Ross McKenzie, of Invercargill, asks :-
Why are planets round?
Duncan Steel, a space researcher and author based in Nelson, responded.
In December 1991 the top fell off Mount Cook, reducing its height by ten metres. The Earth became more round, one might say. On the other hand, the Southern Alps seem to be rising by five to seven millimetres per year. A variety of natural agencies including earthquakes, volcanoes, and erosion by wind and rain, are all causing Earth's shape to alter: mostly slowly, but sometimes suddenly and perhaps calamitously.
Overall, large bodies such as the planets, the Sun and the stars are held together by gravity and tend to adopt the lowest-energy state possible. Water runs downhill, and stones and pebbles tumble or slide down!
In the case of a rocky planet like Earth (or Mercury, Venus and Mars) the physical strength of the materials of which it is made give it a crinkly edge in the form of mountains and canyons. If the outermost layers of a large body are made of a fluid, however, it will be more rounded. That's obviously the case with the Sun, and the giant planets Jupiter, Saturn, Uranus and Neptune.
It is Earth's dynamic geology, powered largely by heat released through radioactive decay of atoms such as uranium far below the surface, that raise up the mountains, continents and volcanoes, and making life like us possible.
If Earth did not spin on its axis then it would be closer to spherical. A point on the equator rotates around the centre at almost half a kilometre per second (almost 1,700 kph). This causes a bulge: the equatorial radius is 21 km greater than the polar radius.
In consequence, the point on Earth's surface farthest from the centre is not the top of Mount Everest (8.848 km above sea level), but the peak of Chimborazo, an inactive volcano in Ecuador (i.e. nearer to the equator).
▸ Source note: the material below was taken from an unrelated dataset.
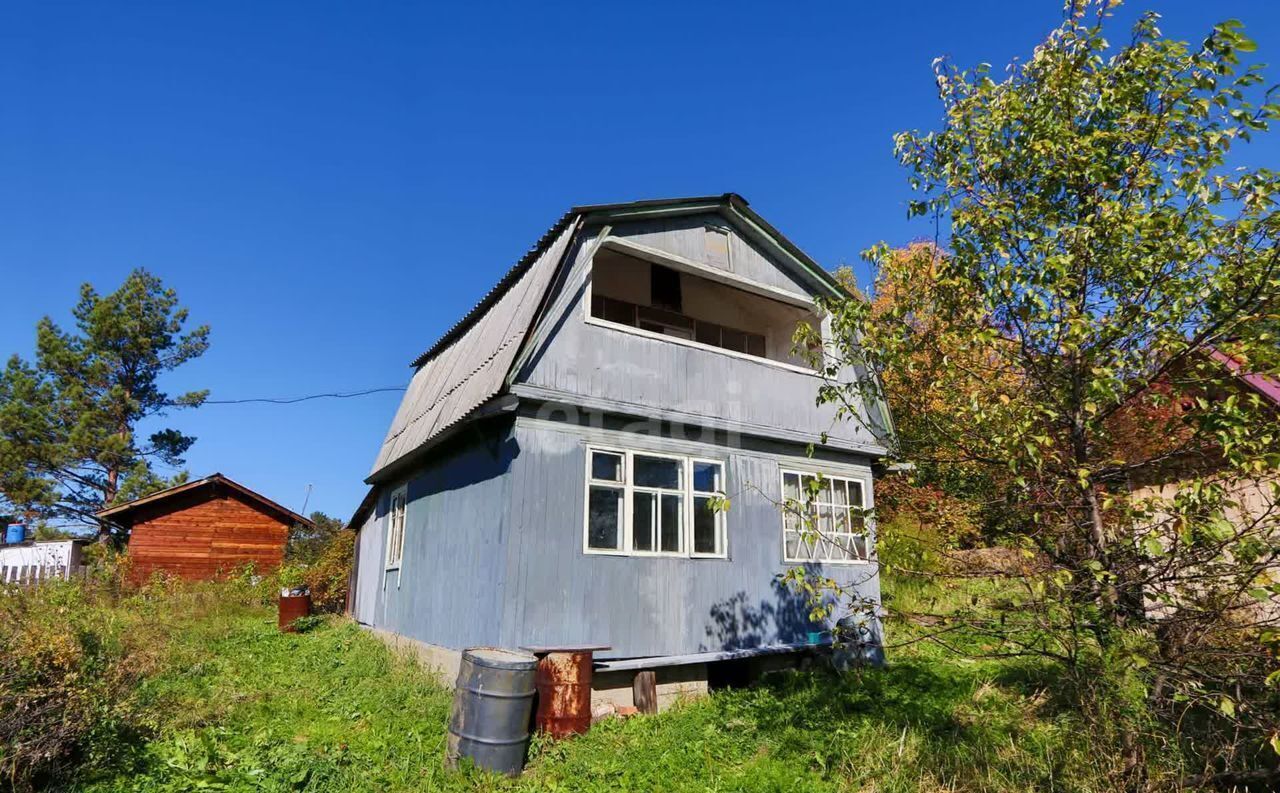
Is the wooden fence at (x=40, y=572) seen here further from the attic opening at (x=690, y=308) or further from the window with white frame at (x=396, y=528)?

There are millions of minor planets (synonym asteroids) in the solar system. Dependent on their size and composition (mainly rock and metal), these may be near-spherical in shape, or very irregular.
Asteroids larger than about 500 km in size tend to be well-rounded, because their self-gravity is stronger than the mechanical strength of the materials of which they are made: their gravity rounds them off.
Some smaller asteroids are shaped like gnarled bananas, wonky peanuts, or pimpled potatoes. One of the most peculiar is named Kleopatra: it looks like a dog's bone 200km long. It is too small to make it spherical.